Currency ban shocks Indians abroad
India’s shock move on Tuesday to withdraw large denomination bank notes from circulation to fight corruption and tax evasion has left some overseas citizens high and dry, as money changers in key Asian centres stopped accepting the currency.
In Hong Kong’s Chungking Mansions, home to more than a dozen money changers and a key hub for Indian businesses and traders, the Indian rupee found no takers, with several currency dealers displaying “0.00” on their counters.
The bustling 17-storey building, made famous by Wong Kar-wai’s 1994 movie Chungking Express depicting the seedy underbelly of Hong Kong, is popular with travellers looking for cheap accommodation and spicy Indian curries. On Wednesday morning, more than the usual number of Indian custo-mers turned up frantically looking to exchange their Indian notes, according to local money changers.
Gurpreet Kaur, a Hong Kong resident of Indian origin who was trying to convert about Rs 50,000, was disappointed after seven money changers refused to accept the 500 rupee bank notes she presented.
“This is really frustrating and we had no time to act,” she said.
In a surprise move, India announced it was banning the circulation of 500 and 1,000 rupee notes.

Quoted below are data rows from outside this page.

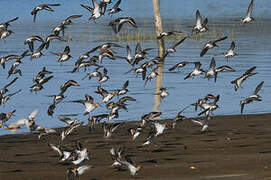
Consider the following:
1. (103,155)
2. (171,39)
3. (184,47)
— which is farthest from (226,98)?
(171,39)

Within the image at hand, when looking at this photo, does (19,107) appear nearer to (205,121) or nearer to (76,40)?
(205,121)

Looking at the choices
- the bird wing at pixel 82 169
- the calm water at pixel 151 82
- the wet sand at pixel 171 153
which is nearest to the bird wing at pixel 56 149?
the wet sand at pixel 171 153

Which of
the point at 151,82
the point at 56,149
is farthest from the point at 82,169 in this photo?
the point at 151,82

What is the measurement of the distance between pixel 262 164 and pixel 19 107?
39.6ft

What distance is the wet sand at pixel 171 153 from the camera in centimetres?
1250

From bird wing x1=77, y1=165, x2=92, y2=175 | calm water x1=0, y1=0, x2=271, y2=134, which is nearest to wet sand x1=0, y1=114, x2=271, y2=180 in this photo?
bird wing x1=77, y1=165, x2=92, y2=175

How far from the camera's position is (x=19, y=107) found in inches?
921

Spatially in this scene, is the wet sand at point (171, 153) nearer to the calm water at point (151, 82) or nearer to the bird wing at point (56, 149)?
the bird wing at point (56, 149)

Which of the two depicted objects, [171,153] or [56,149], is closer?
[56,149]

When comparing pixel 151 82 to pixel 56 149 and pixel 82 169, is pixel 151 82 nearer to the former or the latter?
pixel 56 149

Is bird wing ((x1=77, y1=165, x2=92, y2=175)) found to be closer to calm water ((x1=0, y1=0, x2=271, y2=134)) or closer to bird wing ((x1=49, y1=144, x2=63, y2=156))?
bird wing ((x1=49, y1=144, x2=63, y2=156))

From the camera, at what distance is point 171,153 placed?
14711 millimetres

The decision is designed to bring billions of dollars in unaccounted wealth into the mainstream economy and to tackle India’s corruption and counterfeit currency problems.
It was a similar story in Singapore, another Asian financial centre with a sizeable Indian community, with people holding rupees and unable to exchange them into other currencies. “We’re not trading the currency to-day. Usually no one comes to change rupees but today there are a lot of people coming to change it,” an employee at Singapore-based City Money Changer said.